Com a comunidade e para a comunidade

A par da construção do estúdio de música, o full-time em trabalho comunitário permitiu a Fábio, hoje com 31 anos, trabalhar em vários projectos, de áreas tão diversas quanto o desporto, o desenvolvimento pessoal ou a criação artística, experiência vertida em workshops de Taekwondo, Kickboxing e Muay Thai.

A intervenção no bairro expandiu-se ainda a partir de uma colaboração com o Instituto Superior de Ciências do Trabalho e da Empresa (ISCTE), através do projecto “Muda a tua rua”, do qual resultaram várias actividades. Com destaque para o “Pendão em Restauração”, o “Street Workout”, ou a “Residência de Autodescoberta em Roda Viva”.

Os efeitos de cada iniciativa começaram a ser visíveis na comunidade, garante o empreendedor, sublinhando o impacto de cada intervenção. Para começar, “Pendão em Restauração” favoreceu o espírito de união e entreajuda, através da produção de um grafitti idealizado pela comunidade. Já o “Street Workout” trouxe um ginásio ao ar livre. Finalmente a “Residência de Autodescoberta em Roda Viva” surgiu para os jovens trabalharem o interior com uma coach, durante um fim-de-semana, distanciados das distracções citadinas. Pelo caminho, o Pendão também organizou uma “Roda de Poesia”, em que pessoas de todas as idades contavam histórias.

A catapulta para a Mad Locks 

Enquanto o bairro mudava, Fábio, filho de mãe portuguesa e pai cabo-verdiano, mudava com ele. Não apenas em relação aos objetivos de vida, mas também em relação ao visual.

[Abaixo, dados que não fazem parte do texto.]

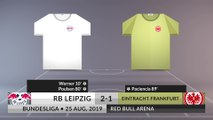 Match Review: RB Leipzig vs Eintracht Frankfurt on 25/08/2019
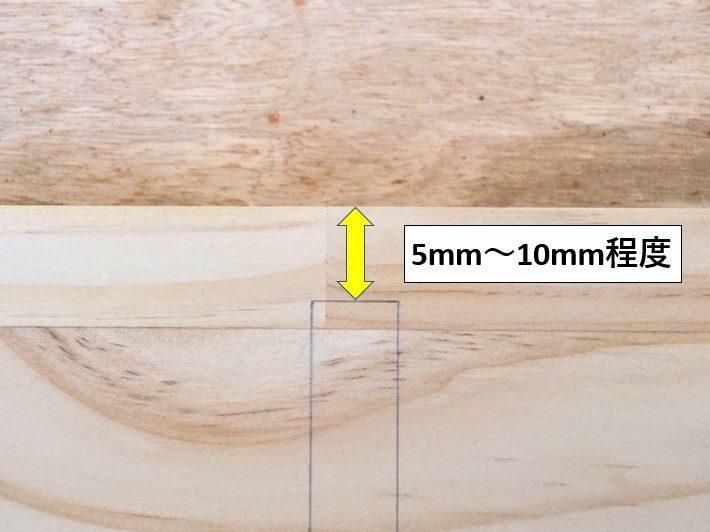 溝端部と①材木端面間を5mm~10mm程度にする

“Eu já tinha um afro relativamente grande e, um dia, comecei a enrolar com a mão, só na brincadeira. O cabelo começou a criar uns canudos e pedi a um amigo para me ajudar. Metemos sabão, enrolámos, e depois ele começou a dar uns toques de agulha. Ele só definiu a raiz e disse que eu teria de fazer o resto. Aprendi aquilo na hora, e fiquei a fazer a minha rasta para aí uns quatro dias consecutivos”.

O episódio marcou um novo ponto de viragem na história de Fábio. “As minhas rastas começaram a ficar fixe. Então, primeiro aparecia um amigo e pedia para fazer uma rasta, depois aparecia outro para arranjar, e fiquei um ano e tal a fazer isso a toda a gente”.

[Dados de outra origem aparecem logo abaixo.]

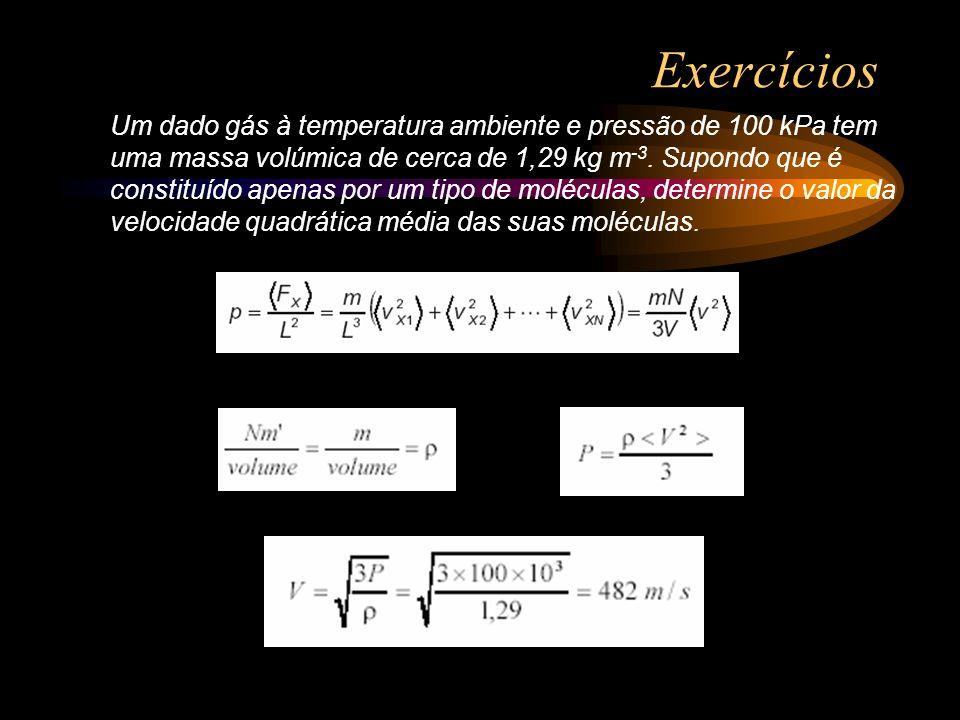 Exercícios Um dado gás à temperatura ambiente e pressão de 100 kPa tem uma massa volúmica de cerca de 1,29 kg m -3. Supondo que é constituído apenas p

Com a experiência e crescente popularidade, começou a cobrar “valores simbólicos”, de 5 ou 10 euros por cliente, “só para não estar a fazer de graça”. Ao mesmo tempo, criou uma página no Facebook, mas a falta de jeito para o marketing acabou por comprometer o alcance da iniciativa, que nunca conseguiu atrair muitos seguidores.

Por isso, não hesitou quando teve a oportunidade de se profissionalizar no ramo das rastas, trabalhando por conta de outrem. “Pela primeira vez na vida, tinha um trabalho em que sentia que não estava a trabalhar, porque era realmente uma cena que eu gostava. Percebi que era mesmo o que tinha de fazer.”

Apesar da realização com a nova ocupação, Fábio nunca deixou de sonhar com um negócio próprio e, mais uma vez, a concretização surgiu através da Associação Pendão em Movimento, no âmbito do projecto “Catapulta”, desenvolvido em parceria com a Universidade de Évora.

A oportunidade, explica, “consistia nos estudantes de design trabalharem com um artesão e ajudarem na criação de uma marca. Fizeram-me um estudo de mercado, o logotipo, cartões de visita, sacos, t-shirts e tudo o que fosse necessário. Aquilo também servia como avaliação para eles.”

Fechado o ciclo de oito meses de trabalho, que Fábio Évora descreve como “muito enriquecedor”, não só pelo dinheiro, mas também pelo conhecimento que adquiriu a coser as rastas e como gestor de loja, decidiu criar um negócio – a Mad Locks.

“Na altura vivia num quarto. Falei com a senhoria e ela deixou-me fazer atendimentos lá. Durante quatro meses estive a trabalhar das dez da manhã até de madrugada, todos os dias. Almoçava e jantava com os meus clientes.”

Já na qualidade de membro do grupo de cogestão da Associação Pendão em Movimento, o empreendedor decidiu propor a criação de um espaço para o seu negócio. Agora, além do estúdio erguido a partir de uma casa de banho, ocupa uma velha sala de espera, que, com a vontade de querer mais e melhor, transformou no espaço físico da Mad Locks.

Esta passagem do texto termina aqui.